Der Wald als Schutz für Insekten in wärmeren Klimazonen?

Etwa 75 Prozent unserer Nahrungspflanzen und mehr als 80 Prozent der Wildpflanzen sind auf die Bestäubung durch Insekten angewiesen. Allein der Wert der Bestäubung von Nutzpflanzen wird weltweit auf bis zu 577 Milliarden US-Dollar pro Jahr geschätzt. Die bekanntesten Bestäuber sind Bienen, aber sie sind bei weitem nicht die einzigen Insekten, die diese Dienstleistung für Mensch und Natur erbringen – Fliegen, Wespen, Käfer, Schmetterlinge und Motten spielen ebenfalls eine wichtige Rolle.

Mehrere Studien haben in den letzten Jahrzehnten einen deutlichen Rückgang der Insektenpopulationen festgestellt – auch in Deutschland. Im Mittelpunkt stand bisher der Verlust geeigneter Lebensräume für Insekten, zum Beispiel durch die Umwandlung von Naturflächen in landwirtschaftliche oder städtische Flächen. Doch welche Folgen hat die Landnutzung in Verbindung mit einem wärmeren und trockeneren Klima für bestäubende Insekten? Und was könnte getan werden, um mögliche negative Folgen abzumildern? Dies wurde in einer neuen Studie der Julius-Maximilians-Universität (JMU) Würzburg untersucht.
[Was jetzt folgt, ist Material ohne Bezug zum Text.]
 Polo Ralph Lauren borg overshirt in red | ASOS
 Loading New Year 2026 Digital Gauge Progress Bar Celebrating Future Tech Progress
Die wichtigsten Ergebnisse der Studie

Das Forscherteam der JMU und seine Mitarbeiter zeigen zum ersten Mal, wie Klima und Landnutzung zusammen die Vielfalt bestäubender Insekten auf lokaler und landschaftlicher Ebene in Bayern beeinflussen. Auf der Grundlage von mehr als 3200 identifizierten Bestäuberarten von 179 Standorten in Wäldern, Grünland, Ackerland und städtischen Lebensräumen stellen sie eine Homogenisierung der Bestäubergemeinschaften in wärmeren Klimazonen fest. Dies deutet auf einen allgemeinen Verlust der Bestäubervielfalt unter zukünftigen Klimabedingungen hin.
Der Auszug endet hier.